Multiplication Rule (Probability)

Statistics & Probability

The multiplication rule gives the probability that two events both occur, using conditional probability for dependent events.

Formula

P(A \text{ and } B) = P(A) \times P(B|A)

Definition

The multiplication rule tells you the probability of two events both happening.

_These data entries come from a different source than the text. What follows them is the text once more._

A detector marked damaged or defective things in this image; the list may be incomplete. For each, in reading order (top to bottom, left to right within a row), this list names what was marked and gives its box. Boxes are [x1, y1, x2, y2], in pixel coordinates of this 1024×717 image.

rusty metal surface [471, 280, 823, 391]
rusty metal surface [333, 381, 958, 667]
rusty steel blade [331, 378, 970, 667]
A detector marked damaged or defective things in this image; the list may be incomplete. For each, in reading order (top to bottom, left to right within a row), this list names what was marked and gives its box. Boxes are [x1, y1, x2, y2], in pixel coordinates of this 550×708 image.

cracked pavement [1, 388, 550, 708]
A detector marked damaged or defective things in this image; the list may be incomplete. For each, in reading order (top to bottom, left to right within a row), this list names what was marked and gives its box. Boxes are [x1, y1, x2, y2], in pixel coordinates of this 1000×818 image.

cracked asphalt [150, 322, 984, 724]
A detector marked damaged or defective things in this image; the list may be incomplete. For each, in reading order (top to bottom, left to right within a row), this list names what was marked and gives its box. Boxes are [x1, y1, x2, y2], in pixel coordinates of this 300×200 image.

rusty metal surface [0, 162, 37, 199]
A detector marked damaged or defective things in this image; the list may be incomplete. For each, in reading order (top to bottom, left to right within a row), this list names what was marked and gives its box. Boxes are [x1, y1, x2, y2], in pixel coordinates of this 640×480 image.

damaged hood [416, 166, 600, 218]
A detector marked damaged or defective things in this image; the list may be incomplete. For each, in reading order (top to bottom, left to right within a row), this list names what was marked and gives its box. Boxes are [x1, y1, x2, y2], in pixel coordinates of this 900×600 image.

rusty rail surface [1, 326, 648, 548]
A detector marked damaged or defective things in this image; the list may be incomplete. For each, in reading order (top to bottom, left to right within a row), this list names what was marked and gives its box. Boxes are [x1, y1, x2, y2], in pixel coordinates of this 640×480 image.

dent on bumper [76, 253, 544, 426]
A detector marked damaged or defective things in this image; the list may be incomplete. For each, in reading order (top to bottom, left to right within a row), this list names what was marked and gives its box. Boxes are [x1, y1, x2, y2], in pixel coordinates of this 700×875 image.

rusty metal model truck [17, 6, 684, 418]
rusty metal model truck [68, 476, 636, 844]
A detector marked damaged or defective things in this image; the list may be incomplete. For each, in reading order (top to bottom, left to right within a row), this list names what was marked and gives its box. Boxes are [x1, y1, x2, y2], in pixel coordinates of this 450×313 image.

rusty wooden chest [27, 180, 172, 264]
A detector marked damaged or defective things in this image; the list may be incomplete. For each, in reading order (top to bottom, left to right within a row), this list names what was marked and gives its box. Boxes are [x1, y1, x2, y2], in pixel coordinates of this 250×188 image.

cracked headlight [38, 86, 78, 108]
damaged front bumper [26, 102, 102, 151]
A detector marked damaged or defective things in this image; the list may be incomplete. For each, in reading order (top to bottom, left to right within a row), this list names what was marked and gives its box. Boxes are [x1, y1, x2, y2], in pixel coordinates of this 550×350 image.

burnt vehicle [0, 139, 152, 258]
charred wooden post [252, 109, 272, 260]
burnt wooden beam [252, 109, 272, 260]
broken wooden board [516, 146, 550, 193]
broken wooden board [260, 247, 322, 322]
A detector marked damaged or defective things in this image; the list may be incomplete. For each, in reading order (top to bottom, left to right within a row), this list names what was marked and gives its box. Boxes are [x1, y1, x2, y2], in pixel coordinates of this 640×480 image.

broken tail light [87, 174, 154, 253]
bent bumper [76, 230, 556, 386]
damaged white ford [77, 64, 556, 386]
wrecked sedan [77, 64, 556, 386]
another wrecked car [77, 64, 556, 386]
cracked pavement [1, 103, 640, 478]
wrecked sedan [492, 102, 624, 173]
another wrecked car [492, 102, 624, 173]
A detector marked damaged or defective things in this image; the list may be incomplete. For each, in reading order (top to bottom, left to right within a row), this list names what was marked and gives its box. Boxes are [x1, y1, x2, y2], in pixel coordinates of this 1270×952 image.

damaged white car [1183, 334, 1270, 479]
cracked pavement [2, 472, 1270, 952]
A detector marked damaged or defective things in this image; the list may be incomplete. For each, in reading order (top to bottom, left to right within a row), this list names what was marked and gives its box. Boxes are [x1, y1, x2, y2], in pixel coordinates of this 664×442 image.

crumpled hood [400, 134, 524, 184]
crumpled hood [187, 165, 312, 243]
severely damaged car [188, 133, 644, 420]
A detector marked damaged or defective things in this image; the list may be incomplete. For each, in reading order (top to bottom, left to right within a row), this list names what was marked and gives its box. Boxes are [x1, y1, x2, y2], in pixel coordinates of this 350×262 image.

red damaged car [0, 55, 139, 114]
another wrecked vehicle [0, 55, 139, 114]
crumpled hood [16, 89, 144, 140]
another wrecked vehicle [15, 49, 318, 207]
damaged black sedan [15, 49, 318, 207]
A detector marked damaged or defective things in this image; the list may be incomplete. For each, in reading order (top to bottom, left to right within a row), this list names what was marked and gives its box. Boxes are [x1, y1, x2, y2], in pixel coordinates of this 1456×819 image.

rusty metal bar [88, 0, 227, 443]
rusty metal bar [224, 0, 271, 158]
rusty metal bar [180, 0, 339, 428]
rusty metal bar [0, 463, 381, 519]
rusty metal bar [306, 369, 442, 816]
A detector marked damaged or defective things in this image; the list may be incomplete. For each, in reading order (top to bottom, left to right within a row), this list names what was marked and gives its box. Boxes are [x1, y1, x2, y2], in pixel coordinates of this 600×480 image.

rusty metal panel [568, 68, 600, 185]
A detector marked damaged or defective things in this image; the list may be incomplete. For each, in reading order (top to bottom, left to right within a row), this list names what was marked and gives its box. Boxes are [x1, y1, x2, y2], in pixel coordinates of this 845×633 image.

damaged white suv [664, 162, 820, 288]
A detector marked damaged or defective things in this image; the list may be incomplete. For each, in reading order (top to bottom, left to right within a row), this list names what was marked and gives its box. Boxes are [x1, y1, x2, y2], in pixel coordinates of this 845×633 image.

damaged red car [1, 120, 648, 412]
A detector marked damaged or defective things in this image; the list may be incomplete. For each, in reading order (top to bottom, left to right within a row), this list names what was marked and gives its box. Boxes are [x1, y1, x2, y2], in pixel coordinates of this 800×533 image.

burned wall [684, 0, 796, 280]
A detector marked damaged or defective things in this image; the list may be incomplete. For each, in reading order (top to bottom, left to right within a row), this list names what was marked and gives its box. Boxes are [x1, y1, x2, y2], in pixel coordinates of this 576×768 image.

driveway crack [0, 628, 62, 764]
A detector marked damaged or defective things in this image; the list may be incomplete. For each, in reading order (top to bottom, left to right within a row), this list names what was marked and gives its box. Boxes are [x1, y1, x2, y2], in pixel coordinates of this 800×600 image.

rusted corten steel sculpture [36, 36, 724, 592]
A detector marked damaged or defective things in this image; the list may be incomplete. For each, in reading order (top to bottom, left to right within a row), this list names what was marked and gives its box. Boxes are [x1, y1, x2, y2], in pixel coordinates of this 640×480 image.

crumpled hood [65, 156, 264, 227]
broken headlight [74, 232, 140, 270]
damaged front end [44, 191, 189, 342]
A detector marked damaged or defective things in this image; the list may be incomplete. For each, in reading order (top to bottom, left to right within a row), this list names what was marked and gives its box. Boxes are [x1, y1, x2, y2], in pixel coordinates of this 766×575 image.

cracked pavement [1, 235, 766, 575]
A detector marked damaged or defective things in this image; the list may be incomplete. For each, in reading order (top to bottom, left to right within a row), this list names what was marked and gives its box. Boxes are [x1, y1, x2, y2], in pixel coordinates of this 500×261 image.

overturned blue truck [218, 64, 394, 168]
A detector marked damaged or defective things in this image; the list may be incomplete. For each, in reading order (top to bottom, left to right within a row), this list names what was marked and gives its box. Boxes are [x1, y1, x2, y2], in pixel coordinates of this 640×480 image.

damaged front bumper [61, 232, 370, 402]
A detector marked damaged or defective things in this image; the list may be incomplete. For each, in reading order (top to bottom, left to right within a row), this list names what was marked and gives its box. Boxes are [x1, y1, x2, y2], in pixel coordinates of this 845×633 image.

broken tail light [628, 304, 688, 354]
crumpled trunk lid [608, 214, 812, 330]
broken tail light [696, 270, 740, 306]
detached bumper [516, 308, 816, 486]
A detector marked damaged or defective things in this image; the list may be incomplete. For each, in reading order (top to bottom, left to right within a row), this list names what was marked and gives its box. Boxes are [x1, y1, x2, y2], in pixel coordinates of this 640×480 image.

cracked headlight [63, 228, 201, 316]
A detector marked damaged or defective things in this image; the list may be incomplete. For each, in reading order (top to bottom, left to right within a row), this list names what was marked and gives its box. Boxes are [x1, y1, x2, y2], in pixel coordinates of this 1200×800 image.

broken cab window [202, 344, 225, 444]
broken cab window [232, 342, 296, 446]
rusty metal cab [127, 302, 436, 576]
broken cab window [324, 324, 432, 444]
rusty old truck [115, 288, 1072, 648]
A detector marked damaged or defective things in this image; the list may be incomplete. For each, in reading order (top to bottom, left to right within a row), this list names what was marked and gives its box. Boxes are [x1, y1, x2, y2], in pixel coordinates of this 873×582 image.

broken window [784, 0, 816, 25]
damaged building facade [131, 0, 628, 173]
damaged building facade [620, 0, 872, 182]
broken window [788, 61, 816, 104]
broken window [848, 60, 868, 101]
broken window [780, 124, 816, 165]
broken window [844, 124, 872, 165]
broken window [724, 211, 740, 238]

For independent events, just multiply their individual probabilities.

Example

Probability of flipping heads AND rolling a $3$ (independent events): $P = 1/2 \times 1/6 = 1/12$.

Key Insight

"And" in probability usually means multiply. "Or" usually means add (with subtraction for overlap).

Definition

The multiplication rule: $P(A \text{ and } B) = P(A)P(B|A)$. For independent events, $P(B|A) = P(B)$, so $P(A \text{ and } B) = P(A)P(B)$. For dependent events, you must use the conditional probability of $B$ given that $A$ occurred.

Example

Drawing $2$ aces without replacement: $P(\text{first ace}) = 4/52$. Given first ace drawn, $P(\text{second ace}) = 3/51$. $P(\text{both aces}) = 4/52 \times 3/51 = 12/2652 = 1/221$.

Key Insight

The multiplication rule can be extended: $P(A \text{ and } B \text{ and } C) = P(A)P(B|A)P(C|A \text{ and } B)$. For independent events, this simplifies to $P(A)P(B)P(C)$.

Definition

The chain rule of probability: $P(A_1 \cap A_2 \cap \ldots \cap A_n) = P(A_1)P(A_2|A_1)P(A_3|A_1 \cap A_2) \cdots P(A_n|A_1 \cap \ldots \cap A_{n-1})$. For independent events, all conditional probabilities equal the unconditional ones, and the product simplifies to the product of individual probabilities.

Example

In Bayesian networks, the chain rule factorizes the joint distribution over all variables as a product of conditional distributions, one per variable given its parents in the DAG. This exponentially reduces the number of parameters needed to specify the full joint distribution.

Key Insight

The chain rule is the foundation of Bayesian network factorization. A joint distribution $P(X_1, \ldots, X_n)$ requires $O(2^n)$ parameters in general, but a Bayesian network with sparse parent structure needs only $O(n \cdot 2^k)$ parameters, where $k$ is the maximum number of parents per node.